**Work task**
No pictures go in the copy; retype exactly the lines from the one with "Shaw Floors SFA" through the last line of the records.

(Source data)

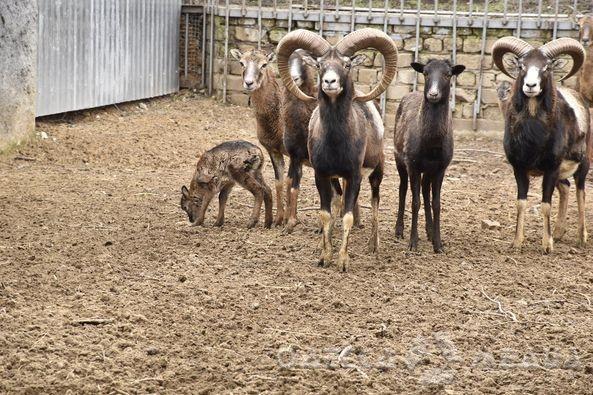 В Одесском зоопарке снова прибавление (фото)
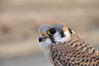 "<div class=""jaDesc""> <h4> Female Kestrel Close-up #2 - March 23, 2014 </h4> <p></p> </div>"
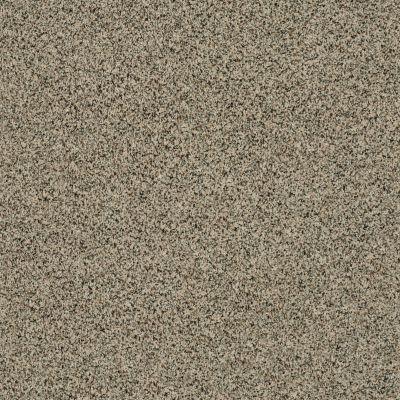 Shaw Floors SFA Angora Classic III Lg Wensleydale 0733A_CC19B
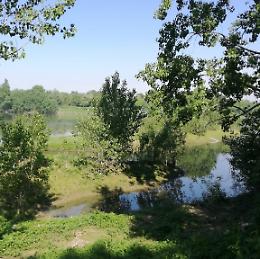 Immersione forestale al Parco Po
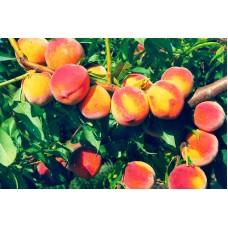 №38 від 24.09.2010 | `Лохотрон` для садоводов? (Советы от персиковода)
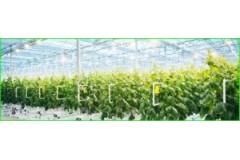 Luz artificial para las plantas.
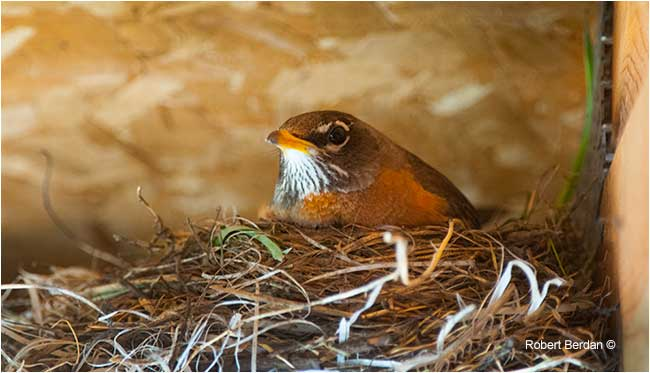 Female robin at the nest by Robert Berdan ©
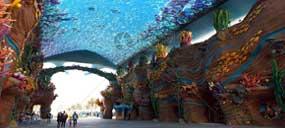 臭氧在海洋馆水处理的应用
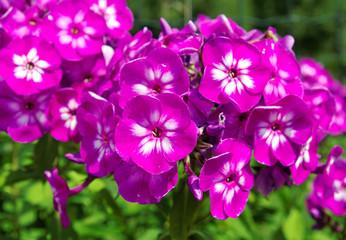 Lilac phlox.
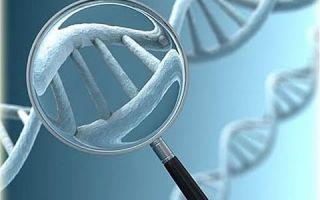 В россии разрабатывается прибор, с помощью которого можно будет расшифровать геном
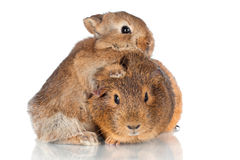 Adorable baby rabbit hugging guinea pig Stock Image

**Output below**
 Shaw Floors SFA Angora Classic III Lg Wensleydale 0733A_CC19B
 Immersione forestale al Parco Po
 №38 від 24.09.2010 | `Лохотрон` для садоводов? (Советы от персиковода)
 Luz artificial para las plantas.
 Female robin at the nest by Robert Berdan ©
 臭氧在海洋馆水处理的应用
 Lilac phlox.
 В россии разрабатывается прибор, с помощью которого можно будет расшифровать геном
 Adorable baby rabbit hugging guinea pig Stock Image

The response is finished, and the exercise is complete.